The adtech industry’s unlawful data flows


By Thomas Vink, 2nd June 2021
The online advertising industry (adtech) is built on the trade of personal data, including intimate and sensitive details about individuals. Information about individuals is shared and sold across thousands of online advertising companies without users’ informed consent or knowledge about who has access to their data or how it is used. This process is known as real time bidding. ORG, Liberties and Panoptykon are concerned adtech is insufficiently regulated and that real time bidding breaches European data protection and privacy laws.
The adtech industry’s unlawful data flows
Organisation Name
Open Rights Group (ORG), Civil Liberties Union for Europe (Liberties) and Panoptykon
Country/Jurisdiction
EU-wide
Amount Granted
Pre-litigation: EUR 20,462
Litigation Track: EUR 113,800
Current Status
Research complete; litigation ongoing
Grant type #1
Pre-Litigation Research
Grant type #2
Single Instance Litigation Support
Description
The online advertising industry (adtech) is built on the trade of personal data, including intimate and sensitive details about individuals. Information about individuals is shared and sold across thousands of online advertising companies without users’ informed consent or knowledge about who has access to their data or how it is used. This process is known as real time bidding. ORG, Liberties and Panoptykon are concerned adtech is insufficiently regulated and that real time bidding breaches European data protection and privacy laws. In 2018, ORG joined Dr. Johnny Ryan of Brave & Michael Veale of University College London in the first joint complaints against Google and IAB about real time bidding.

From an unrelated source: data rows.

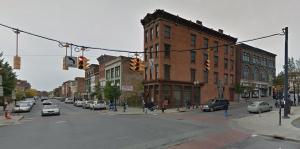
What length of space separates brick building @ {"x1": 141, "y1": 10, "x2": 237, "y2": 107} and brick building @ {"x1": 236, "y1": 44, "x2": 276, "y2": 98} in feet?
40.9

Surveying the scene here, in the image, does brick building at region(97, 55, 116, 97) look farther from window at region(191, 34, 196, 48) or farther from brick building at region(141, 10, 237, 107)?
window at region(191, 34, 196, 48)

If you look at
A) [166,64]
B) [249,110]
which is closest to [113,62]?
[166,64]

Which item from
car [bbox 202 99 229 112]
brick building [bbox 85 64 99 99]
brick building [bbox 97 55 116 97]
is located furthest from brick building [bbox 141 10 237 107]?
brick building [bbox 85 64 99 99]

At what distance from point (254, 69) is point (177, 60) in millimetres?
34557

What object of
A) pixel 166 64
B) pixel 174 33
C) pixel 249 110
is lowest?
pixel 249 110

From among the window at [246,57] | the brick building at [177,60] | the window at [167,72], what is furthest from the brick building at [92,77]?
the window at [167,72]

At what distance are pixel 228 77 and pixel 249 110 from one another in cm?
2544

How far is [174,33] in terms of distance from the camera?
45125 mm

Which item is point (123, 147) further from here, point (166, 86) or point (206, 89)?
point (206, 89)

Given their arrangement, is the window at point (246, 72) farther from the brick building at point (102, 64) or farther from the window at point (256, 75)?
the brick building at point (102, 64)

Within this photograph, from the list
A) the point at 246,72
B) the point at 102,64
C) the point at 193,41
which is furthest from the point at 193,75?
the point at 102,64

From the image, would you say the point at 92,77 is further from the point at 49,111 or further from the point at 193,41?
the point at 49,111

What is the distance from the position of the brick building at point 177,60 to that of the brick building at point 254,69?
12.5m

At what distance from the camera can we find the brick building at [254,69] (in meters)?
65.3
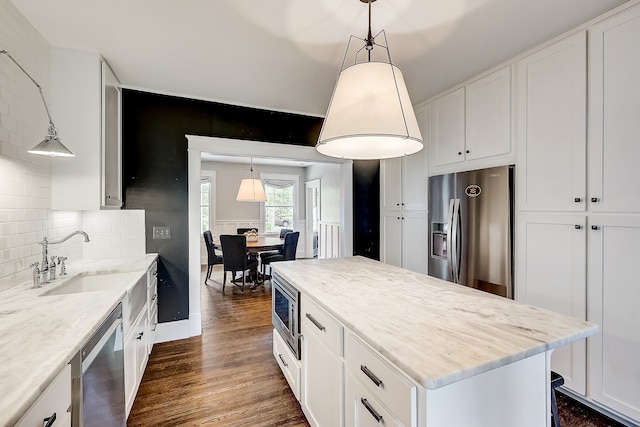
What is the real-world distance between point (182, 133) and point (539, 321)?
315 centimetres

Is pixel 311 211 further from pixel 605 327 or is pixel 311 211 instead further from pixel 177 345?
pixel 605 327

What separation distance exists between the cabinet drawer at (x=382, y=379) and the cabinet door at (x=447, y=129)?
7.06 feet

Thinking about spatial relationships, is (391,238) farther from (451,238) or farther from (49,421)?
(49,421)

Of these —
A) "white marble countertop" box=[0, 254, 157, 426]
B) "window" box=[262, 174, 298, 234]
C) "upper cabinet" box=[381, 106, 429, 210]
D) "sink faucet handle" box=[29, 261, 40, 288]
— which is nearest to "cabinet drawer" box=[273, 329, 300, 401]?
"white marble countertop" box=[0, 254, 157, 426]

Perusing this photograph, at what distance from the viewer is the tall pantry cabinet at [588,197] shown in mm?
Answer: 1652

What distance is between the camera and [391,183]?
11.8ft

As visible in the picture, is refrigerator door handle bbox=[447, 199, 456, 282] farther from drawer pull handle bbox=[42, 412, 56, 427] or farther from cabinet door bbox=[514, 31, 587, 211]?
drawer pull handle bbox=[42, 412, 56, 427]

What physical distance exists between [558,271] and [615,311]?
344mm

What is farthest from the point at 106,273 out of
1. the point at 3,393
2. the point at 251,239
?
the point at 251,239

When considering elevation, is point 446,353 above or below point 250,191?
below

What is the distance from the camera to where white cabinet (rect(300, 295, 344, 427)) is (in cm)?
131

DFF’s support began in 2019 with a pre-litigation research grant to ORG, who hosted a workshop and developed a plan for further co-ordinated complaints to data protection authorities across the EU.
Building on the plan developed, ORG, Liberties and Panoptykon received a new grant in 2020 supporting their joint work to take co-ordinated litigation, advocacy, and campaigning activities. They aim to put pressure on data protection authorities across Europe to investigate and take enforcement action against the online advertising industry. So far complaints have been made to 21 data protection authorities across the EU. Additionally, in late 2020, ORG took the UK Information Commissioner’s Office to court for failure to act on one of the initial complaints filed in 2018.
In August 2020, the Belgian data protection agency released an investigation report finding that the Interactive Advertising Bureau’s framework for getting user consent for online advertising violates the European General Data Protection Regulation. The findings still need to be validated by the data protection agency’s enforcement section, and will likely be contested. But this is still a major step towards getting a ruling that would force changes to the current online advertising business model.
"Information about individuals is shared and sold across thousands of online advertising companies without users’ informed consent or knowledge about who has access to their data or how it is used"
Strategic Goal
A ruling from a data protection authority that forces a transformation of how online advertising works in the EU so that it is human rights respecting, including by giving users effective control over how their data is used for advertising.